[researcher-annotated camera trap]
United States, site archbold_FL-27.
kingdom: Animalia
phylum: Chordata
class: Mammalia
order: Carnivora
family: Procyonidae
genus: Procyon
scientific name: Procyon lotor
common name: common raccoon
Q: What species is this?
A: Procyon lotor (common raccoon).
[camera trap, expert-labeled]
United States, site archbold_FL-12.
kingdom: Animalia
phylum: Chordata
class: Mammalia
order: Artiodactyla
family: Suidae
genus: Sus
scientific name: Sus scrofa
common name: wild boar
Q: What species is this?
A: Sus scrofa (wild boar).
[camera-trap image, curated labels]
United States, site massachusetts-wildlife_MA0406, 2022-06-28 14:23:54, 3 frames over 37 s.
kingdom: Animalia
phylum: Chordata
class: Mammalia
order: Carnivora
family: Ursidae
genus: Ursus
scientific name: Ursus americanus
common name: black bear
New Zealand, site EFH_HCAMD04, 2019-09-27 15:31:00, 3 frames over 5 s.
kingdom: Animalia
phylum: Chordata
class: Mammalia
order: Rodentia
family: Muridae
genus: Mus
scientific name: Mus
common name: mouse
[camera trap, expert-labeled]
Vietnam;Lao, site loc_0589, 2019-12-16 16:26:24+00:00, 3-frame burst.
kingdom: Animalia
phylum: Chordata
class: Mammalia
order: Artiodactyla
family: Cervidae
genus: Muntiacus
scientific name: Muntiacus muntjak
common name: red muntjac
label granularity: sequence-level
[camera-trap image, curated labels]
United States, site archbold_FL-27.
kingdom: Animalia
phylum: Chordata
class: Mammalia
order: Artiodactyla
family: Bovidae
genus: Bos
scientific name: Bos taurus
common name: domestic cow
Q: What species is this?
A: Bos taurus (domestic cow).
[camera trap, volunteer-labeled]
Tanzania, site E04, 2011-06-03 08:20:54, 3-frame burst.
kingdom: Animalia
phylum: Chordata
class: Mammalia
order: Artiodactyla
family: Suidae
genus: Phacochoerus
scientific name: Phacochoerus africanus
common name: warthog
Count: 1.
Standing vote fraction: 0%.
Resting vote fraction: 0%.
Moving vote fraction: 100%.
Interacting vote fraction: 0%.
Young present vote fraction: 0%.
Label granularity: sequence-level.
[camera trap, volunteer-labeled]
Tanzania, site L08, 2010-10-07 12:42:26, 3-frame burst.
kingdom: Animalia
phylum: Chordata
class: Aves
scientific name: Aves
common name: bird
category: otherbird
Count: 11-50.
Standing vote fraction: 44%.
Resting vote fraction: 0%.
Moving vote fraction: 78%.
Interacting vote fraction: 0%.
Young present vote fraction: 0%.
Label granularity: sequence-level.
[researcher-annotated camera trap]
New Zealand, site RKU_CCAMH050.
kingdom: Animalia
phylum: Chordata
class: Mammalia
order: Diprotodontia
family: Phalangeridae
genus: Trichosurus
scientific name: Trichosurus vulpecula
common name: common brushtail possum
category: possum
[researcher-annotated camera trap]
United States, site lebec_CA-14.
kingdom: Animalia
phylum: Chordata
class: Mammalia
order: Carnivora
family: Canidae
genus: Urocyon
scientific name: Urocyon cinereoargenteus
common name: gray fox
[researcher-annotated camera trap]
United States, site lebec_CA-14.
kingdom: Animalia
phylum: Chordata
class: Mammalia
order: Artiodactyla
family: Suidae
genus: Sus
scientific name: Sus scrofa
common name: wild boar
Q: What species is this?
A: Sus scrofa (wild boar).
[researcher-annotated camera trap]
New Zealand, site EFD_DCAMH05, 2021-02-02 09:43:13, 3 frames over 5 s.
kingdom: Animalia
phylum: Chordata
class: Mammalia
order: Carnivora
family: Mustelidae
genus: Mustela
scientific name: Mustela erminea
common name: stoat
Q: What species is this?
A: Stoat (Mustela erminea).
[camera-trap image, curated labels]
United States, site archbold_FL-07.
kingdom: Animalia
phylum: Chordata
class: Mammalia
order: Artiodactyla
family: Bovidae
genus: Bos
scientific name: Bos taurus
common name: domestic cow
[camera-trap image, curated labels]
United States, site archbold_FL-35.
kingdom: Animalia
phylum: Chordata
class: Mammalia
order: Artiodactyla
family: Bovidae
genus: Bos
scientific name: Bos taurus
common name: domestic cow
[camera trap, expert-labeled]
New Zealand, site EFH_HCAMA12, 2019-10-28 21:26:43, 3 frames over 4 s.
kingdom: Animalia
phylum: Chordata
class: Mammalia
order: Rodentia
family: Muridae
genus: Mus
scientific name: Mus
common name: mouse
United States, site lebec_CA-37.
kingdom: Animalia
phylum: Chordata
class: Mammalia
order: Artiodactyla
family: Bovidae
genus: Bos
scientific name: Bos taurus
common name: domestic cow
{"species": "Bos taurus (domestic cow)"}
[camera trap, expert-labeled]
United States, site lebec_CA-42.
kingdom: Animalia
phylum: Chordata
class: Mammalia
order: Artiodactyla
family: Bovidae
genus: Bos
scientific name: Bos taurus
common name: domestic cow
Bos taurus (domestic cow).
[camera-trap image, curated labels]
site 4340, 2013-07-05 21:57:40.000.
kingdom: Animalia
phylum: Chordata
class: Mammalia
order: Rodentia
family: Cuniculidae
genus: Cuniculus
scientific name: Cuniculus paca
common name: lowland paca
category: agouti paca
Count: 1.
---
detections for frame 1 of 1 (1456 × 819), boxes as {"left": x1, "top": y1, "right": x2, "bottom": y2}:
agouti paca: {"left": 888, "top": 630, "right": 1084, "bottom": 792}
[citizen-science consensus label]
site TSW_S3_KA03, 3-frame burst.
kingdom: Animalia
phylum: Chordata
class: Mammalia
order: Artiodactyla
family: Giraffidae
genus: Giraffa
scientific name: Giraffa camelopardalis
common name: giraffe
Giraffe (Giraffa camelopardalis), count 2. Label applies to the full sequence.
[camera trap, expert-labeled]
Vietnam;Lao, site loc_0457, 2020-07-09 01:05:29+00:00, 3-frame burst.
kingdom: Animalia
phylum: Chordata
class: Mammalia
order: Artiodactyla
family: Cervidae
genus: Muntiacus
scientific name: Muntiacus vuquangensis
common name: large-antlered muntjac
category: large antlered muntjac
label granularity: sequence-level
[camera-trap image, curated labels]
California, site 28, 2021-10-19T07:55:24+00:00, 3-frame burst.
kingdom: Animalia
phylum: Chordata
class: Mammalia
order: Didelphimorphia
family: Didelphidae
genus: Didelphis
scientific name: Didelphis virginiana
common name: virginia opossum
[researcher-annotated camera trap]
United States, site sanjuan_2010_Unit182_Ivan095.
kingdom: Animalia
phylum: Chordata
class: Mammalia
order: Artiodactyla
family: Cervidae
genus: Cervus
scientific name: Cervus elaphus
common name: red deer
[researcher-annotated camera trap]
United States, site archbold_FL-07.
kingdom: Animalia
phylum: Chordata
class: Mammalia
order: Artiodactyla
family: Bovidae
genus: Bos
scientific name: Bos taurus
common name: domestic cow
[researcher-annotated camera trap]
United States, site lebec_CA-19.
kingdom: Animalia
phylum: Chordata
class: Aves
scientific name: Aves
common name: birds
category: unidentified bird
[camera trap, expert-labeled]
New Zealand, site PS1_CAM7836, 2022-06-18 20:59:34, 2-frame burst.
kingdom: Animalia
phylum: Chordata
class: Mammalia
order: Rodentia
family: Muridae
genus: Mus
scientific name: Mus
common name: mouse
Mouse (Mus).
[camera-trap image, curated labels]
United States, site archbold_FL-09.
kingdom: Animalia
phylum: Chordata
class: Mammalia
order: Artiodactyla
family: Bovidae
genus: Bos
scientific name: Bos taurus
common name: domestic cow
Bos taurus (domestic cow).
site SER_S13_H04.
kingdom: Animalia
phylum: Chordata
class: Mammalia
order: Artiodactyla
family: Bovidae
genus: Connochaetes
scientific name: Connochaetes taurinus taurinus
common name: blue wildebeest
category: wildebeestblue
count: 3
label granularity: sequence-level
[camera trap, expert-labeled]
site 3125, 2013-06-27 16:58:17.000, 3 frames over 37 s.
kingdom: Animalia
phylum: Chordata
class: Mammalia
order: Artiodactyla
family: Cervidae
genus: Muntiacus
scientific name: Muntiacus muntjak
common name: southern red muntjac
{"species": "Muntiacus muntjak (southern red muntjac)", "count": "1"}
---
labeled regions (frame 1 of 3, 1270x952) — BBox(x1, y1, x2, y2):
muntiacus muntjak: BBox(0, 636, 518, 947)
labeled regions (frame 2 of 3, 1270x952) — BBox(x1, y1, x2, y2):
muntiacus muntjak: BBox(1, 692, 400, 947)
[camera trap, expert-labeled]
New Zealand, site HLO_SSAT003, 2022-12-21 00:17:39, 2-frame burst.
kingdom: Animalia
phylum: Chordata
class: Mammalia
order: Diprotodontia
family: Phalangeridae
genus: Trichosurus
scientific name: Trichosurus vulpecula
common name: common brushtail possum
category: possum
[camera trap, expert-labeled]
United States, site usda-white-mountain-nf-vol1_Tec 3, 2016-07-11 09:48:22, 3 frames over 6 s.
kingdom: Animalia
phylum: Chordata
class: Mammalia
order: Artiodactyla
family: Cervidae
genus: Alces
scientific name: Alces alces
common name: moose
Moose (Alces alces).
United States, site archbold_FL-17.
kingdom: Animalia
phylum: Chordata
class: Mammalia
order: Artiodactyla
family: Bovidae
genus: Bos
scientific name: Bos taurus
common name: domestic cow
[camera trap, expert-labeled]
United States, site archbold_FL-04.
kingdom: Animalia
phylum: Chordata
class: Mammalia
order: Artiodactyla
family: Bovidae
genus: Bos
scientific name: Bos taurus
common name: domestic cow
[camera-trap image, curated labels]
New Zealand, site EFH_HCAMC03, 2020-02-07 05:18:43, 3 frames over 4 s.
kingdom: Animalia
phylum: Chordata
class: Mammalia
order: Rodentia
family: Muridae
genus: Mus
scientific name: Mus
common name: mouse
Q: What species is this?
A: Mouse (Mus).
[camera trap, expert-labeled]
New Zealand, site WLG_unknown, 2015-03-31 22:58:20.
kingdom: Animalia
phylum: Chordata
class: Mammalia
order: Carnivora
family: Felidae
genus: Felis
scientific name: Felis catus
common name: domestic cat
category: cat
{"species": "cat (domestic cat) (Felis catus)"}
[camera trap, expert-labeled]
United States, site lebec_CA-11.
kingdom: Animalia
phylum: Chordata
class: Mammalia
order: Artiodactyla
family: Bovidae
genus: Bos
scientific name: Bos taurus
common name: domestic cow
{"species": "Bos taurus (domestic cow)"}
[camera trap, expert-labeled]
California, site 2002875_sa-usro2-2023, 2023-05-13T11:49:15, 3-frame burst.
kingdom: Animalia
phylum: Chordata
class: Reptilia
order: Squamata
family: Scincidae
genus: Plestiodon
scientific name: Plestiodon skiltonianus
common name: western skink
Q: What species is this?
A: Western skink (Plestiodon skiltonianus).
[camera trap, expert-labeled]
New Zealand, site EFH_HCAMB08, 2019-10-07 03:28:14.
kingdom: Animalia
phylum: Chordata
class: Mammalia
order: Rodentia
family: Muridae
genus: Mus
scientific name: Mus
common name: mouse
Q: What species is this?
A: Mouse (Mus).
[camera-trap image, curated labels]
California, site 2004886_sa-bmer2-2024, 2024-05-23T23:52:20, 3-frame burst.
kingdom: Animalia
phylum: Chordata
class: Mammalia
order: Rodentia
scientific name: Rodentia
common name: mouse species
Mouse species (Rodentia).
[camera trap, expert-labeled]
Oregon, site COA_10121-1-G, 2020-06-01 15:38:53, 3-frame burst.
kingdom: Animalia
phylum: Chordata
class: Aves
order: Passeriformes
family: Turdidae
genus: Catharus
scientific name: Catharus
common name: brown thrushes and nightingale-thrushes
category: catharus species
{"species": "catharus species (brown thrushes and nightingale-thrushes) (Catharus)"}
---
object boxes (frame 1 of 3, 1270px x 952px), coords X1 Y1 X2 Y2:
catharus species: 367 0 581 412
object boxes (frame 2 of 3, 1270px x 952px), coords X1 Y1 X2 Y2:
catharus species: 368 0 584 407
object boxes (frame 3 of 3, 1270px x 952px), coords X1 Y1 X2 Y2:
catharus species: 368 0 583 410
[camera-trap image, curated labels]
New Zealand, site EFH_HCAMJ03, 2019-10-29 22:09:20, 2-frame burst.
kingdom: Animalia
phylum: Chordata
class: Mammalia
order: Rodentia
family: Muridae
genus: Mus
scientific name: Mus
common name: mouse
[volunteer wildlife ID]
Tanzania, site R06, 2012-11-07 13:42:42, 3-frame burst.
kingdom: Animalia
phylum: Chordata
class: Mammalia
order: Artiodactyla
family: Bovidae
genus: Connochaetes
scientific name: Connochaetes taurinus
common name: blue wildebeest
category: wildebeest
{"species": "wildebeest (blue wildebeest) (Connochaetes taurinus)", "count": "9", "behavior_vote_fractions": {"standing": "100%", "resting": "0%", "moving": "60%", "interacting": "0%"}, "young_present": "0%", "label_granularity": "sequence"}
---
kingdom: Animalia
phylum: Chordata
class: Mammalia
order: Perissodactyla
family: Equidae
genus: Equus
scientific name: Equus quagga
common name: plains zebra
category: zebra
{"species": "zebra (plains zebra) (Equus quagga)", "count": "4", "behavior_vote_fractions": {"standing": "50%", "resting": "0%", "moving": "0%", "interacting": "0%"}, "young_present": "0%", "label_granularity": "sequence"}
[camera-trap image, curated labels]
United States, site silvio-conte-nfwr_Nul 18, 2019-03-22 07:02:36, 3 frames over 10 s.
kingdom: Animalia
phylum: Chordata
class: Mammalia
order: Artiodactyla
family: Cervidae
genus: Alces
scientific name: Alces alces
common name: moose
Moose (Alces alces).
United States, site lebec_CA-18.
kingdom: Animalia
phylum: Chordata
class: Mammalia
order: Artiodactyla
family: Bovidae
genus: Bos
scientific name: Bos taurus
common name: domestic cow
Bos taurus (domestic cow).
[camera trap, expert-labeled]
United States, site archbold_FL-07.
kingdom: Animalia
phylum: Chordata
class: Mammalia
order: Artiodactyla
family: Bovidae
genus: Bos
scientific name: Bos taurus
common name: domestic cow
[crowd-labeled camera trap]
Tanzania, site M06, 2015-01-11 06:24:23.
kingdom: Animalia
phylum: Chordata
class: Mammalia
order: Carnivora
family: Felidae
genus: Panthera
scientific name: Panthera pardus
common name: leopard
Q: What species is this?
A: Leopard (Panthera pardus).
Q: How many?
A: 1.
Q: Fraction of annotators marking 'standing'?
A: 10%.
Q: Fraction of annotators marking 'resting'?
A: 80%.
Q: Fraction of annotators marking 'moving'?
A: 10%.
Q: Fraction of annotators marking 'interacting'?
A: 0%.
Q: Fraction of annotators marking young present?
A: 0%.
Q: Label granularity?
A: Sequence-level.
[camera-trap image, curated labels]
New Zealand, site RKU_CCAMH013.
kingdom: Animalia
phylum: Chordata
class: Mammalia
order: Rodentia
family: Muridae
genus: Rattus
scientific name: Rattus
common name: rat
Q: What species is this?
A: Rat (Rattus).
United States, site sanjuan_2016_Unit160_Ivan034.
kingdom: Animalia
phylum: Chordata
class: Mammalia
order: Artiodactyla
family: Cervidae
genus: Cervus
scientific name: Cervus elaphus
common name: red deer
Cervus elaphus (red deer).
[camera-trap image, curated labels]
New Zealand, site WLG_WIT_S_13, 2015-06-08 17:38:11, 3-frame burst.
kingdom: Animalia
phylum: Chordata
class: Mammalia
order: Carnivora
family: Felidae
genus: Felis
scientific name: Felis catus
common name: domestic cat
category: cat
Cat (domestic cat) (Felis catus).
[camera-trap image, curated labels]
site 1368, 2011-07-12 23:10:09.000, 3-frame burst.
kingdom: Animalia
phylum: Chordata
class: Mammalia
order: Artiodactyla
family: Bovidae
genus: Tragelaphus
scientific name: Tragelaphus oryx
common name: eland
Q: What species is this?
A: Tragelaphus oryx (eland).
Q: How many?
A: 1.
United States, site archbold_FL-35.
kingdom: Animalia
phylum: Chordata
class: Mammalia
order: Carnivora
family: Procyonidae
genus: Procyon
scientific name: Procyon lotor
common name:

▶ Exercise details
Each line that mentions the string "plains" must be copied from the listing.

▶ Output for this task
common name: plains zebra
{"species": "zebra (plains zebra) (Equus quagga)", "count": "4", "behavior_vote_fractions": {"standing": "50%", "resting": "0%", "moving": "0%", "interacting": "0%"}, "young_present": "0%", "label_granularity": "sequence"}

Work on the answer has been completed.